__Selected extract__
=== Begin Enclosure ===

Problems are already evident in the wake of the 2008 US-India agreement, not least China's use of the precedent to justify its plan to sell more reactors to Pakistan.

Medcalf says that safeguards applying to uranium sales to India would be at least as strong as those applying to uranium sales to China and Russia. But IAEA safeguards inspections in China are tokenistic and inspections in Russia are very nearly non-existent − one inspection of one plant in 2001, and another in 2010. Medcalf surely knows that.

And he surely knows about the controversy surrounding uranium sales to Russia. The Australian Safeguards and Non-proliferation Office (ASNO) misled parliament's treaties committee in 2008 by claiming that "strict" safeguards would "ensure" peaceful use of Australian uranium and by conspicuously failing to tell the committee that there had not been a single IAEA safeguards inspection in Russia since 2001. The treaties committee made the modest recommendation that some sort of a safeguards system ought to be in place before uranium exports to Russia were approved, only to have its recommendation rejected. Interestingly, the head of ASNO at the time was John Carlson, who has since left ASNO and is now a 'Visiting Fellow' at the Lowy Institute.

=== End Enclosure ===

__Task requirements__
- a) Return everything in the uranium safeguards passage from "Medcalf says that" down to "surely knows that.".
- b) List every country the uranium safeguards passage names.
- c) Write what comes next in the uranium safeguards passage, starting after its final sentence.
Nothing in the data is needed.

__Dataset__

=== Begin Enclosure ===

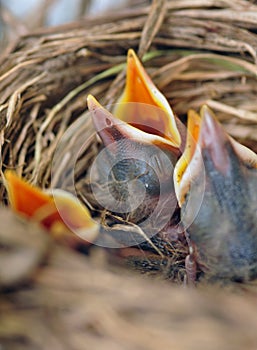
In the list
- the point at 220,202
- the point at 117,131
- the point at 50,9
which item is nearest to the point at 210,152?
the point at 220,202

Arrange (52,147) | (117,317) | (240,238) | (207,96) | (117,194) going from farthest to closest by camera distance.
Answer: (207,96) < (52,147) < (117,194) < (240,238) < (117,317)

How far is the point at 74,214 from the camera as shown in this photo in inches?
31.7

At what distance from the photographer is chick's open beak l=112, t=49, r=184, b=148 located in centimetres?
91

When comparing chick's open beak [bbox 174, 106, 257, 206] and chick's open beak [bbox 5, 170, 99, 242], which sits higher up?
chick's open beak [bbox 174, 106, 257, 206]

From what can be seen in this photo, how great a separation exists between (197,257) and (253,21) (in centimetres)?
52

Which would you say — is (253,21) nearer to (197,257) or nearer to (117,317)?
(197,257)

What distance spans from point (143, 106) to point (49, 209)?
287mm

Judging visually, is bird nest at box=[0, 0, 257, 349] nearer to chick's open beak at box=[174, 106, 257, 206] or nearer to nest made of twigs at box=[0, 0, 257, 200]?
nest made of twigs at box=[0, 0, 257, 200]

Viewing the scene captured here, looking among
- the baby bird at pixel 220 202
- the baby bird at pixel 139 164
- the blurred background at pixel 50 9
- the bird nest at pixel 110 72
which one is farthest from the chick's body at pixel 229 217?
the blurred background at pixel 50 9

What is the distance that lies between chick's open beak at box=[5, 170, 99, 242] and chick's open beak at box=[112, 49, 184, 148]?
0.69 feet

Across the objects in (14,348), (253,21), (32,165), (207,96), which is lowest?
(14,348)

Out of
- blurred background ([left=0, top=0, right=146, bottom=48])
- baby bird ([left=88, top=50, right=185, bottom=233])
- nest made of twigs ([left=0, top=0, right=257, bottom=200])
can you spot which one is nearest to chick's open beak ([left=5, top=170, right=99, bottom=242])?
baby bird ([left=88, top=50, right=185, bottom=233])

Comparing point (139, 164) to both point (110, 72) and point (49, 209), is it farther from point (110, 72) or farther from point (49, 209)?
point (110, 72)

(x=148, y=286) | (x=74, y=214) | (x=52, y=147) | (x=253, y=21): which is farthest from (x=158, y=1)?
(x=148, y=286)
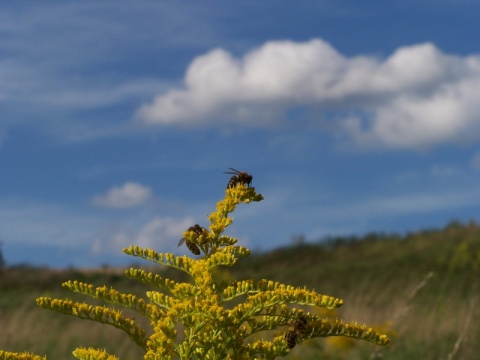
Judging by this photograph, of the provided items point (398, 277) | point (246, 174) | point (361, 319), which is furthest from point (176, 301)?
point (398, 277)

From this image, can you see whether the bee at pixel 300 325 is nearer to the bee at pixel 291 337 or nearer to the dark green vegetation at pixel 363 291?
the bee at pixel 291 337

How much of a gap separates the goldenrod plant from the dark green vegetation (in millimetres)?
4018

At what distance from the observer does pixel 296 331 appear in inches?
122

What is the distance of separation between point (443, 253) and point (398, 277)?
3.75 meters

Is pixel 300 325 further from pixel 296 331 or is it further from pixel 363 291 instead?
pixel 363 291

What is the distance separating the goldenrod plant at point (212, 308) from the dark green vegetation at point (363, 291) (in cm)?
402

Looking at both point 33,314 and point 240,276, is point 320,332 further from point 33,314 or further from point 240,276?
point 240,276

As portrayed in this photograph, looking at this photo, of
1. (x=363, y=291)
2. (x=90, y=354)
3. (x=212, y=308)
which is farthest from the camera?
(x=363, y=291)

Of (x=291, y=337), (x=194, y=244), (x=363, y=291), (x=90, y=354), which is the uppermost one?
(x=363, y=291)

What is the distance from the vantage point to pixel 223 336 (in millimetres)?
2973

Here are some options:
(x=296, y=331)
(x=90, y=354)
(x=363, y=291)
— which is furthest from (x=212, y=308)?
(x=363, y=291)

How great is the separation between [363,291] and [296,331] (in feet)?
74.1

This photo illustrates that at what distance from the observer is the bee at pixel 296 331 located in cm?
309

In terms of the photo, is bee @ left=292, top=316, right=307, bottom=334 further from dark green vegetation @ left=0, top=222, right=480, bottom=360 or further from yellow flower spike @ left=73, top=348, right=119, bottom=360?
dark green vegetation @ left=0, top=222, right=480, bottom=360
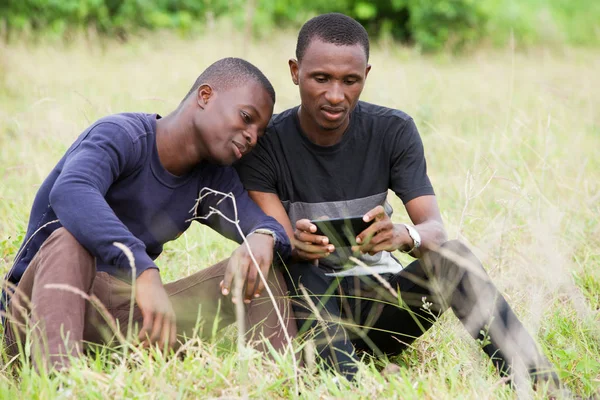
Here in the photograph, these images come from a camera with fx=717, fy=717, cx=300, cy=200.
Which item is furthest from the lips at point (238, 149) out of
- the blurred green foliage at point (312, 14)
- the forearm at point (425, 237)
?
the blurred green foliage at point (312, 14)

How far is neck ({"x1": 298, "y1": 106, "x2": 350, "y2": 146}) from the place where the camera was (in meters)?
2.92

=== End Enclosure ===

__Answers below__
- a)
Medcalf says that safeguards applying to uranium sales to India would be at least as strong as those applying to uranium sales to China and Russia. But IAEA safeguards inspections in China are tokenistic and inspections in Russia are very nearly non-existent − one inspection of one plant in 2001, and another in 2010. Medcalf surely knows that.

- b) The US, India, China, Pakistan, Russia

- c)
The Lowy Institute takes money from Rio Tinto and BHP Billiton, the two companies that stand to profit most from the Labor government's policy change. I've never once seen that funding disclosed in relevant Lowy Institute publications. However I suspect Medcalf's role in the India uranium debate has more to do with his extensive links with India than it has to do with funding from uranium mining companies. And there seems to be a disproportionate number of former government officials (Medcalf and Carlson among them) working for the Lowy Institute.

Whatever the explanation, it remains the case that Medcalf has seriously debased public debate on an important policy issue. The Lowy Institute should be held in contempt for so long as it continues to provide a platform for him to peddle his propaganda.